__Die Aufgabe__
Schreib die Zeilen vom Anfang des Materials bis zu der Zeile mit "445L283 458L299 484L328" genau ab, beide eingeschlossen.

__Das Material__
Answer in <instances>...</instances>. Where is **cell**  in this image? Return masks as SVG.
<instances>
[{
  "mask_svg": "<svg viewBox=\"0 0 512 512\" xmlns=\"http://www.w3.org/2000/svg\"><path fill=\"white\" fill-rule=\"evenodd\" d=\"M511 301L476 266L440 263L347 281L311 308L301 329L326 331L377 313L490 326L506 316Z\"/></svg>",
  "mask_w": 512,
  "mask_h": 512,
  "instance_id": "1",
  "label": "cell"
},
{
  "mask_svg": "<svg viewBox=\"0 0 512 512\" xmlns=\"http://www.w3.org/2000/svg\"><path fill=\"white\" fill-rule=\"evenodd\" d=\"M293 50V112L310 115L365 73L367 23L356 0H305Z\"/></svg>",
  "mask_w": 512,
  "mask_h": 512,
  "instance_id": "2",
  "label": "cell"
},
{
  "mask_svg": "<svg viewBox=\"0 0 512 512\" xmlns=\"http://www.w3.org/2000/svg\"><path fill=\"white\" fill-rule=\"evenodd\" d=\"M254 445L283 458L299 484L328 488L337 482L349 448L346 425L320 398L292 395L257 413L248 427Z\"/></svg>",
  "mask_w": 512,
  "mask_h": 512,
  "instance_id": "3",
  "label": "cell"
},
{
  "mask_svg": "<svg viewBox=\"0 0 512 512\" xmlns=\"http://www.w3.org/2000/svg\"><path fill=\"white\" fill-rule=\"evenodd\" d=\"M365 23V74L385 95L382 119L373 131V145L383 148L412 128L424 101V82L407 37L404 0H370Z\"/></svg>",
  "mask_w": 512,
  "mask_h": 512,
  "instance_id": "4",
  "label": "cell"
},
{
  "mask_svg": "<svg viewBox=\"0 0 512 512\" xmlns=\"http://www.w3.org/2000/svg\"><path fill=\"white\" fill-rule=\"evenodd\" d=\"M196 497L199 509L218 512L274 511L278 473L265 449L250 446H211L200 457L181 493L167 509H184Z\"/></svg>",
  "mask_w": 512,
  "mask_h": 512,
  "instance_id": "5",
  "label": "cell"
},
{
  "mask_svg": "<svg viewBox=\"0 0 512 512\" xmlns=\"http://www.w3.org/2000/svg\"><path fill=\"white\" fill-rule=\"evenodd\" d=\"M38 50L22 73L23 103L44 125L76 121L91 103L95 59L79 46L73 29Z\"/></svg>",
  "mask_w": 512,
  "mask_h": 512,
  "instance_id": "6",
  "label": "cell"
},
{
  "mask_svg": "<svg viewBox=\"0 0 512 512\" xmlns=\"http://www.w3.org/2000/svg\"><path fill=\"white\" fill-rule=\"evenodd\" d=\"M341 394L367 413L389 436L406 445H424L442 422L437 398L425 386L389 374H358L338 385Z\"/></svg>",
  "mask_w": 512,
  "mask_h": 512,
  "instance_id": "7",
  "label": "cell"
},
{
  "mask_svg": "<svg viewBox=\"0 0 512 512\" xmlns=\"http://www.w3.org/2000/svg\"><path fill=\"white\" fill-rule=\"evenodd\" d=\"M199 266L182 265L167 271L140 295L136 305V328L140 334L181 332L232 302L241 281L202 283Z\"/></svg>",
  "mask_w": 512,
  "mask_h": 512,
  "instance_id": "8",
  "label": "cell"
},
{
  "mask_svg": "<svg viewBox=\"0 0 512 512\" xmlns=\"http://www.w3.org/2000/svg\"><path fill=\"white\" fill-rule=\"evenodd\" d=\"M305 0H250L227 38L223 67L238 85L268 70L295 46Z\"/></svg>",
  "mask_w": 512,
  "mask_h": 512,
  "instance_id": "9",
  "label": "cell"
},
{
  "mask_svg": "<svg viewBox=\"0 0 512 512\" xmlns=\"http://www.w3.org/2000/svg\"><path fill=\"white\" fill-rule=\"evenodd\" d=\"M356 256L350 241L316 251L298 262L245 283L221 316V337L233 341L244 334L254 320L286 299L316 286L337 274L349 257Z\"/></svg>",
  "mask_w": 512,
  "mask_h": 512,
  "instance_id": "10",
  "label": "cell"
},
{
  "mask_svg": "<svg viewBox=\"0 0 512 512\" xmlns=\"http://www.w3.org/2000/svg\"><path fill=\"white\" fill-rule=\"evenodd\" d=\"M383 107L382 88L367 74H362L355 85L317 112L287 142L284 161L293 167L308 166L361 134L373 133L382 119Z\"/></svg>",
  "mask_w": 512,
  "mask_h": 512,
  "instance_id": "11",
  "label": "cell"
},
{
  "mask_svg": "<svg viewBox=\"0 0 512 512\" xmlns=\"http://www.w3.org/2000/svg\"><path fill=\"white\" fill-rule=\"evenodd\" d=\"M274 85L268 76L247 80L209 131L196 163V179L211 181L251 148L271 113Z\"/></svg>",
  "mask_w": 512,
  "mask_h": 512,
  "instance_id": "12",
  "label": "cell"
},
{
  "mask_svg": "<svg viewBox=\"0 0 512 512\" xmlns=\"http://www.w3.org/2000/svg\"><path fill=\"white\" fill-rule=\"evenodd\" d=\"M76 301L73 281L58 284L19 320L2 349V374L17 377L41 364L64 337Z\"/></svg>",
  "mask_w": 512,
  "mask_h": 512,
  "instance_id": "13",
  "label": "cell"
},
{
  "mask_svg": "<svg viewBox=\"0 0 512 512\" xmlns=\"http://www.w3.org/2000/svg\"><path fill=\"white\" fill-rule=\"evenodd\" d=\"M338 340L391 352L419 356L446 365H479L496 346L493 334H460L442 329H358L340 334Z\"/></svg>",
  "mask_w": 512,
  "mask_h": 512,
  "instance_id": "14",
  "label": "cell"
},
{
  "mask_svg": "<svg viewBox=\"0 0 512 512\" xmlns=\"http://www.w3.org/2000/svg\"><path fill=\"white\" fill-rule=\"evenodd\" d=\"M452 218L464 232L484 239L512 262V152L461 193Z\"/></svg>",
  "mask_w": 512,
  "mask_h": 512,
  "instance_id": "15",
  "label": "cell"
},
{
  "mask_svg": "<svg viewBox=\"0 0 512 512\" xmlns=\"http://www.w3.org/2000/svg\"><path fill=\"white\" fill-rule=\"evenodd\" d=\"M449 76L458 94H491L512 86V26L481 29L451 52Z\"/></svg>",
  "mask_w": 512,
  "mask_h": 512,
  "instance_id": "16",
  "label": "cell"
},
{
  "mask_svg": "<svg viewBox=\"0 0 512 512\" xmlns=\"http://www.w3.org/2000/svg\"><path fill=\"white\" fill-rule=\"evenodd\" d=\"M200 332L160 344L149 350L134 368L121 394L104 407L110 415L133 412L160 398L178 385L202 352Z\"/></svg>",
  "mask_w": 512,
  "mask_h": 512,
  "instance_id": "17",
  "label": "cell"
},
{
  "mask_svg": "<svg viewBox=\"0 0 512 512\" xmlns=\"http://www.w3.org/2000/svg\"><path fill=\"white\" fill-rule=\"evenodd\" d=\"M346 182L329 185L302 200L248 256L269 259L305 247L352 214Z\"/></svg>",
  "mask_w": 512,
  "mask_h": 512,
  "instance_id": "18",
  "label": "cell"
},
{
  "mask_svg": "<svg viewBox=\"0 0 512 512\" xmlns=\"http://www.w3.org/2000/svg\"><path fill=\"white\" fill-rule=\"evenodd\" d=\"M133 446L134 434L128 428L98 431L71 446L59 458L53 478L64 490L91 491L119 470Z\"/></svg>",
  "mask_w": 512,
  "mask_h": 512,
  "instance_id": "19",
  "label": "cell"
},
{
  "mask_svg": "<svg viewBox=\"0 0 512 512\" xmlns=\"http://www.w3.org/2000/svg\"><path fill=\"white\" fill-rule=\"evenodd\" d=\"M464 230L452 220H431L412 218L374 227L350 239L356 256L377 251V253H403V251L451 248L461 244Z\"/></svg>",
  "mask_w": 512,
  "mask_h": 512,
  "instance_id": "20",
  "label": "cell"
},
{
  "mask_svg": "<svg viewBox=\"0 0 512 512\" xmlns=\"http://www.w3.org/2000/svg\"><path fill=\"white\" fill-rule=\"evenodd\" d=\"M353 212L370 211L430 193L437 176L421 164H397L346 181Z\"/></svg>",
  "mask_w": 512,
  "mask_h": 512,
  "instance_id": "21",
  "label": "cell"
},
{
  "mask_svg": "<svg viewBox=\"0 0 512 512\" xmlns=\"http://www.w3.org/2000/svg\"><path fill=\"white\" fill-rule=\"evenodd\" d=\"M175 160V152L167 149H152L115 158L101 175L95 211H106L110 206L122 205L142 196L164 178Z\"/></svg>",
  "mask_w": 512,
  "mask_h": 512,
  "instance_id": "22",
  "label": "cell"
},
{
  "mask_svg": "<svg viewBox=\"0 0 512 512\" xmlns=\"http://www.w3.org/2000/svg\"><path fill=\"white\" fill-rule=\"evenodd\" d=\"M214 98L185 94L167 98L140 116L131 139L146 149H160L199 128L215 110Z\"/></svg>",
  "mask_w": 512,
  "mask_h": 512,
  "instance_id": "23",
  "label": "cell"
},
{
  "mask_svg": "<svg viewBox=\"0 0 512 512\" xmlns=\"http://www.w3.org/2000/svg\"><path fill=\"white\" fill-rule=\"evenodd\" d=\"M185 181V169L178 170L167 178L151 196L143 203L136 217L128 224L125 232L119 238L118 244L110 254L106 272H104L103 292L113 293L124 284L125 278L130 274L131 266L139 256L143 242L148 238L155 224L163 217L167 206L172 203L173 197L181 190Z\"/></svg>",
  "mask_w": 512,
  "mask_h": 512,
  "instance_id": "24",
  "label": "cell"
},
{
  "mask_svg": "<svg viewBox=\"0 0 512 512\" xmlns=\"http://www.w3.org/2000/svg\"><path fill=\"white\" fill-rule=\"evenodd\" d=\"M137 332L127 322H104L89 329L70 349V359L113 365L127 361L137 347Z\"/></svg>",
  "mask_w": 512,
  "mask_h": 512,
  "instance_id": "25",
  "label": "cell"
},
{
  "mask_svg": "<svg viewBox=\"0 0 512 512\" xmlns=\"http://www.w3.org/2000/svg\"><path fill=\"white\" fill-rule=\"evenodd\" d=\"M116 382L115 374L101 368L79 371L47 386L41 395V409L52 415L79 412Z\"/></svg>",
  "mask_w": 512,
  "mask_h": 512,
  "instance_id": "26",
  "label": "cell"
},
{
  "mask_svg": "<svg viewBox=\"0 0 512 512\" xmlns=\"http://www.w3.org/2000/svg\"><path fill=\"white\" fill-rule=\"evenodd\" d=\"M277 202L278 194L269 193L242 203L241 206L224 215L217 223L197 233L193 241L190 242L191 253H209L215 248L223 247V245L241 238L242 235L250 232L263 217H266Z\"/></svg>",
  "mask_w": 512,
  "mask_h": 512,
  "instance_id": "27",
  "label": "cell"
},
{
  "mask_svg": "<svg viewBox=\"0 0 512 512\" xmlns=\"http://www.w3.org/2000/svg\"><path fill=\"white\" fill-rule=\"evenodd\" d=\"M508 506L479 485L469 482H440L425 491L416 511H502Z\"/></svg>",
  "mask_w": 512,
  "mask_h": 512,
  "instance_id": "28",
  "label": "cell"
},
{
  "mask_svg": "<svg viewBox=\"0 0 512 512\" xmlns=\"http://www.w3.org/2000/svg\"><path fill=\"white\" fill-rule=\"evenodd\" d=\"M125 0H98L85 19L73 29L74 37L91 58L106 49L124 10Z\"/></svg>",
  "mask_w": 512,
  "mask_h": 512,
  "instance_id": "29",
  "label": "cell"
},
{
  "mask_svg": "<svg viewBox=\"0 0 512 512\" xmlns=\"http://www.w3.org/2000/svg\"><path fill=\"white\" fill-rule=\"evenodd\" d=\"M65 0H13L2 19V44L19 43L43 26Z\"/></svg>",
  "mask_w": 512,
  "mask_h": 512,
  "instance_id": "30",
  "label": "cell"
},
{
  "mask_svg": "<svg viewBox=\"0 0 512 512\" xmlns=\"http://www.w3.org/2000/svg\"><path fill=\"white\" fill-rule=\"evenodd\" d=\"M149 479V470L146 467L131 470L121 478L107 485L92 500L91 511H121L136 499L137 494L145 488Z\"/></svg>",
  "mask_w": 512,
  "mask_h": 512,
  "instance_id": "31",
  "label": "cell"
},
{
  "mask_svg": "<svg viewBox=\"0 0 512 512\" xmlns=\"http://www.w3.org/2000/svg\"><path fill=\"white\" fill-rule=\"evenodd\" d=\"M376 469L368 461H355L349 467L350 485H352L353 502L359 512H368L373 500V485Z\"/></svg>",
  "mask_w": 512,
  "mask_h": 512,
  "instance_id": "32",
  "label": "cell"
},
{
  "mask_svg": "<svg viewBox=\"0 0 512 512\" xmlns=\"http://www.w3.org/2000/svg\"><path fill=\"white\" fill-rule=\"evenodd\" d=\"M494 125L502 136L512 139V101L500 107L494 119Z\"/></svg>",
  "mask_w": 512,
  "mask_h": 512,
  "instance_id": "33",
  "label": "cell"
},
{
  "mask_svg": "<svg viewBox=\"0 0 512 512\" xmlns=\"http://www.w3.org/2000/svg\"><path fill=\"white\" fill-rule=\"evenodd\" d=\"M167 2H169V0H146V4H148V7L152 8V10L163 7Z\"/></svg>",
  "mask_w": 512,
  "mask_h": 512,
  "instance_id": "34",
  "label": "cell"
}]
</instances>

__Die Lösung__
Answer in <instances>...</instances>. Where is **cell**  in this image? Return masks as SVG.
<instances>
[{
  "mask_svg": "<svg viewBox=\"0 0 512 512\" xmlns=\"http://www.w3.org/2000/svg\"><path fill=\"white\" fill-rule=\"evenodd\" d=\"M511 301L476 266L440 263L347 281L311 308L301 329L326 331L377 313L490 326L506 316Z\"/></svg>",
  "mask_w": 512,
  "mask_h": 512,
  "instance_id": "1",
  "label": "cell"
},
{
  "mask_svg": "<svg viewBox=\"0 0 512 512\" xmlns=\"http://www.w3.org/2000/svg\"><path fill=\"white\" fill-rule=\"evenodd\" d=\"M293 50V112L310 115L365 73L367 23L356 0H305Z\"/></svg>",
  "mask_w": 512,
  "mask_h": 512,
  "instance_id": "2",
  "label": "cell"
},
{
  "mask_svg": "<svg viewBox=\"0 0 512 512\" xmlns=\"http://www.w3.org/2000/svg\"><path fill=\"white\" fill-rule=\"evenodd\" d=\"M254 445L283 458L299 484L328 488L337 482L349 448L346 425L320 398L292 395L257 413L248 427Z\"/></svg>",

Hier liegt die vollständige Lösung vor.